>> begin
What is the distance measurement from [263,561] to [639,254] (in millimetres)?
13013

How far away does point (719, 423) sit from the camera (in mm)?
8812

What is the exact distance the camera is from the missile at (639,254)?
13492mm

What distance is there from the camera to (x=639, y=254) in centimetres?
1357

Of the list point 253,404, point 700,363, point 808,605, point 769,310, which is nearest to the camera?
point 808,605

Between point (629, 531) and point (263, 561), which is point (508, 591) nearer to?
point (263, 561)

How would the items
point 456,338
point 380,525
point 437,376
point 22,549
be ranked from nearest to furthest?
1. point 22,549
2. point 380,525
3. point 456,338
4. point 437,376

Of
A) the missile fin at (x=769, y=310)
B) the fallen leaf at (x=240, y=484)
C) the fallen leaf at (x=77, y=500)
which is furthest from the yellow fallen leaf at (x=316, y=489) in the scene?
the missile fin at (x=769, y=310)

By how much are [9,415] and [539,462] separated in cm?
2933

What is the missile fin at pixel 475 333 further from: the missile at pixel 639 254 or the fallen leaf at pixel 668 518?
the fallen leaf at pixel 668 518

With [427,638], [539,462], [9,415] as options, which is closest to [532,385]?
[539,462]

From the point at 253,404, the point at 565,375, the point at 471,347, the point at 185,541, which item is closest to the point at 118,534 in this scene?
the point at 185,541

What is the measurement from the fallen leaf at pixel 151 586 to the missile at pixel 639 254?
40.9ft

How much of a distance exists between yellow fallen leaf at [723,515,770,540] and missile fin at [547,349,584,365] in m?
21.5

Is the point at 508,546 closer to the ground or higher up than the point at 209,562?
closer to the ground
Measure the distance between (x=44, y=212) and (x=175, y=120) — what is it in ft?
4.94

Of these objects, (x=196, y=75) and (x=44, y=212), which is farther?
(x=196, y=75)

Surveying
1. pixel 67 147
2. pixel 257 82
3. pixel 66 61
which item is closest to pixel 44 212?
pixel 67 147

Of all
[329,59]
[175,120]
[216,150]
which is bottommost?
>> end
### STATED EXERCISE
Could you write out every one of the records above again, word for word and unchanged?

### FINAL ANSWER
What is the distance measurement from [263,561] to [639,254] (in millimetres)?
13013

How far away does point (719, 423) sit from the camera (in mm)?
8812

What is the exact distance the camera is from the missile at (639,254)?
13492mm

What distance is there from the camera to (x=639, y=254) in centimetres?
1357

Of the list point 253,404, point 700,363, point 808,605, point 769,310, which is nearest to the camera?
point 808,605

Between point (629, 531) and point (263, 561), which is point (508, 591) nearer to?
point (263, 561)

How would the items
point 456,338
point 380,525
point 437,376
point 22,549
be ranked from nearest to furthest?
1. point 22,549
2. point 380,525
3. point 456,338
4. point 437,376

Of
A) the missile fin at (x=769, y=310)
B) the fallen leaf at (x=240, y=484)
C) the fallen leaf at (x=77, y=500)
which is furthest from the yellow fallen leaf at (x=316, y=489) in the scene?
the missile fin at (x=769, y=310)

By how much are [9,415] and [539,462] separated in cm?
2933

What is the missile fin at pixel 475 333 further from: the missile at pixel 639 254 or the fallen leaf at pixel 668 518?
the fallen leaf at pixel 668 518

With [427,638], [539,462], [9,415] as options, which is closest to [532,385]?
[539,462]

From the point at 253,404, the point at 565,375, the point at 471,347, the point at 185,541, which item is closest to the point at 118,534 in this scene?
the point at 185,541

What is the measurement from the fallen leaf at pixel 151 586 to the missile at pixel 639 254?
40.9ft

How much of a distance exists between yellow fallen leaf at [723,515,770,540] and missile fin at [547,349,584,365] in m?
21.5

Is the point at 508,546 closer to the ground or higher up than the point at 209,562?
closer to the ground
Measure the distance between (x=44, y=212) and (x=175, y=120) — what is it in ft?
4.94

Of these objects, (x=196, y=75) and (x=44, y=212), which is farther?
(x=196, y=75)

Surveying
1. pixel 67 147
2. pixel 257 82
3. pixel 66 61
which item is closest to pixel 44 212?
pixel 67 147

Of all
[329,59]
[175,120]
[216,150]
which is bottommost?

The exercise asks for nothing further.